Indian monsoon system 27 million years old: Study

Indian Monsoon System 27 Million Years Old: Study

By analysing sediment from the Bay of Bengal, researchers have found that the present Indian monsoon system, as we have it now, goes back at least 27 million years.

NEW DELHI: For decades, the evolution of the Indian monsoon has not been entirely understood. Nor have scientists decoded how it intensified and how it has varied with time, leaving gaps in how they understand a recurring climate phenomena on such a large scale. By analysing sediment from the Bay of Bengal, researchers have found that the present Indian monsoon system, as we have it now, goes back at least 27 million years.
“Previous studies only went as far back as 12 million years. They used wind and vegetation data, but that would not paint a clear picture of Monsoon intensity,” corresponding author Sajid Ali from the Birbal Sahni Institute of Palaeontology in Lucknow told TOI.

“We analysed sediment from the Bay of Bengal. Change in sediment is directly linked to change in monsoon … The presence of minerals depends on the intensity of monsoon. Different minerals are formed when the monsoon is strong and others when it is weak.”
For the study, to be published in Wiley journal ‘Paleoceanography and Paleoclimatology’, they collected 38 sediment samples of Bay of Bengal under Japan’s International Ocean Discovery Program, which were then analysed in Germany.
Then, they studied the nano fossils (plankton which are one thousand millionth of a metre) from the bottom of the sediment deposits.
“Those were found to be 27 million years old, the age we conclude for the present Indian Monsoon system,” Ali explained.
To understand how stable monsoon was
— that is, the fluctuation patterns of precipitation — they conducted radiogenic isotope analysis (in which radioactive decay gives an indication of time or duration of a geological event) and then tested for the presence of clay minerals.
The clay was found to have originated from the Himalayas and the Indo-Burman range.
“And we found the presence of four clay minerals — illite, chlorite, smectite and kaolinite — was more than 60% in some samples. This is tied to increased weathering (wearing down) of rocks. That was around 13.9 million years ago,” Ali said.
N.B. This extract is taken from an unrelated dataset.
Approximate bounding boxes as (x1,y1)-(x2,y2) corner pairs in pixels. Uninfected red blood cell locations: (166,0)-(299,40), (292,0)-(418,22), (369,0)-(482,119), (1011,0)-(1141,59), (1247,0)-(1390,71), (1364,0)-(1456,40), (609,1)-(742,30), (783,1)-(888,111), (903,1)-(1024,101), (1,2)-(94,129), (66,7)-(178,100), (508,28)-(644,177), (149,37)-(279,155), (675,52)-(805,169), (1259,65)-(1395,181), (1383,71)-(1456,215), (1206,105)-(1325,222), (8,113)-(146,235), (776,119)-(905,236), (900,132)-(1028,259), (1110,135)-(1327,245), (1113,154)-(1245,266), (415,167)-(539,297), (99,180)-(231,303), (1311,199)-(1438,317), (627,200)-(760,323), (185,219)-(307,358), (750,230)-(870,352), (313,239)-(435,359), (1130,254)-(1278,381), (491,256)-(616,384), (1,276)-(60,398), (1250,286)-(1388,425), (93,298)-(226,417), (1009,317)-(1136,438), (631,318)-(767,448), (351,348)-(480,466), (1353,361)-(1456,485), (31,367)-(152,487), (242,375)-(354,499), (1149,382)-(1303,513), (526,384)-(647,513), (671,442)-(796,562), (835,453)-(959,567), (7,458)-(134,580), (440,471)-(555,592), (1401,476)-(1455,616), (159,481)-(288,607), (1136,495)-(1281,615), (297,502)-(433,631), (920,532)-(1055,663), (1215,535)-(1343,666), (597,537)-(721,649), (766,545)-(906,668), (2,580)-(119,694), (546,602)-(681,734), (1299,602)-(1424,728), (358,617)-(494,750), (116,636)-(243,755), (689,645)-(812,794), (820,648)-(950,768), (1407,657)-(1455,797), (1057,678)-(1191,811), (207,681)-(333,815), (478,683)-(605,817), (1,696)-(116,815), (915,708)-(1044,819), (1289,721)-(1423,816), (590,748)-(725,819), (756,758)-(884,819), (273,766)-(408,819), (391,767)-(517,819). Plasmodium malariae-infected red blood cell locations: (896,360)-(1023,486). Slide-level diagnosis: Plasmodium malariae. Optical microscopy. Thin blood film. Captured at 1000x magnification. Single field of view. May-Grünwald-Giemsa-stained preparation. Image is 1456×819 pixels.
More physical weathering means more precipitation.
“In other samples, the presence of clay minerals was less than 40%. That was about 9 million years ago.”

Points like these on the geologic time scale are important markers of monsoon variability.
“A pronounced increase in physical erosion coincident with global cooling about 14 million years ago points to a shift in the weathering regime,” the supplementary information to the paper said.
Ali said that is what they will work on next: “With high-resolution studies around these points, like 13.9 million years ago or 9 million years ago, we can explain monsoon variability better and compare it with global climate systems.”